Комэск ответил не сразу. С первой секунды знакомства с атаманом — да и слово-то вражеское, режет слух — он боролся с позывом оттаскать за уши толстячка в лампасах, от которого за версту несло пристрастием к выпивке и кабинетным играм. Но в словах Молчуна о сдержанности был резон.
— Не сейчас, — только и ответил комэск, подумав про себя: «И не с тобой».
На поле тем временем начались выступления по рубке шашкой. Всадники на скаку разными махами рубили лозу и соломенные чучела.
К помосту с высокопоставленными гостями подъехал казак. Чуб торчком из-под фуражки, густые русые усы.
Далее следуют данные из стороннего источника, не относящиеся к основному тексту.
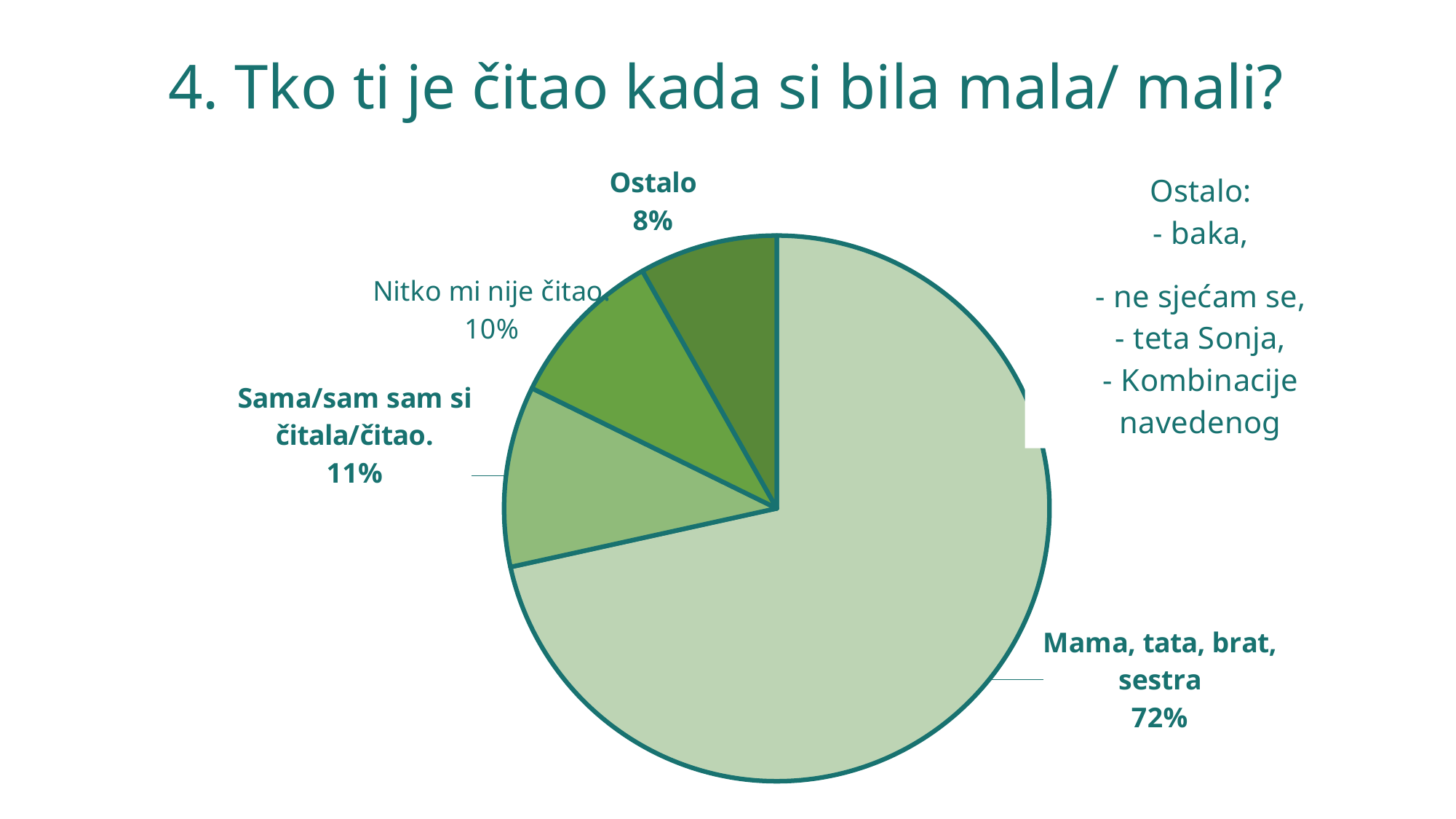
Which category has the smallest slice of the pie? Ostalo What is the difference between the values for "Nitko mi nije čitao." and "Ostalo"? 2% Which is larger, the value for "Sama/sam sam si čitala/čitao." or the value for "Ostalo"? Sama/sam sam si čitala/čitao. What kind of chart is shown on the slide? pie chart What is the value for "Nitko mi nije čitao."? 10% How many slices does the pie chart have? 4 What is the value for "Ostalo"? 8% What is the value for "Sama/sam sam si čitala/čitao."? 11% What is the difference between the values for "Mama, tata, brat, sestra" and "Sama/sam sam si čitala/čitao."? 61% Which category has the largest slice of the pie? Mama, tata, brat, sestra What share of the pie does "Mama, tata, brat, sestra" have? 72% What is the title of the slide containing the pie chart? 4. Tko ti je čitao kada si bila mala/ mali?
— Товарищ комэск, может, покажете, как Колчака рубили? — весело выкрикнул казак. — А то, гляжу, как будто засиделись!
Бережицкий скрипнул креслом и застыл, задрав плечи — будто снова подавился и вот-вот закашляет.
«Такого бы, дерзкого и статного, я бы взял к себе взводным», — подумалось Семенову.
— Хорунжий Цыбулин! — крикнул кто-то за спиной комэска. — Что за панибратство!
Семенов поднялся, хлопнув себя по ляжкам — в тон бравому казачку.
— И то правда, товарищ Цыбулин, — сказал он. — Пора бы и мне кровушку разогнать. Хотя по субординации, ваш атаман должен начать…
— Да я сегодня не в форме, — забормотал тот.
— Понятно! — Семенов подумал, что он уже и не вскарабкается на коня. — Командир всегда должен быть в форме!
С этими словами комэск шагнул с досок помоста навстречу хорунжему.
Поддёрнув вожжи и заставив коня наклонить голову, тот, ловко перекинув ногу через холку, спрыгнул на землю и протянул повод комэску.
— Окажите честь, — сказал он, широко улыбаясь. — Век буду вспоминать, как в седле моего Персика легендарный краском сиживал.
Семенов принял повод.
— Персик, говоришь? — хмыкнул он дружелюбно.
«Не позабыл ли? — мелькнуло в голове. — Сто лет не сидел в седле!»
Но навыки не забываются. За мгновение до того, как нога встала в стремя, комэск толкнулся, одновременно ухватив луку и подтягиваясь, вскочил в седло.
Как же меняется мир, когда смотришь на него с коня, когда по левому колену постукивают ножны, а в правый бок упирается кобура маузера…
«А много добрых казачков», — подумал комэск, рассматривая лица конных и пеших, стоящих в строю и рассыпавшихся по полю.
Он оглядел помост, на котором остался сидеть Бережицкий с приближёнными. Встретив взгляд комэска, атаман встал, крякнув от неожиданного усилия, и сделал руками странное, развалившееся на полпути движение — будто собирался подбодрить, мол, давай, вперёд! Семенов отыскал в толпе Молчуна — специально высмотрел, хотел встретиться взглядом. И встретился — тот смотрел с интересом.
Слегка качнув стременами, он направил Персика к дальнему концу поля. По пути он несколько раз развернул коня вокруг оси, разогнал и остановил, проверяя, как тот слушается узды. Чувствовалось, что Персик немного нервничает под незнакомым седоком, но капризничать не приучен.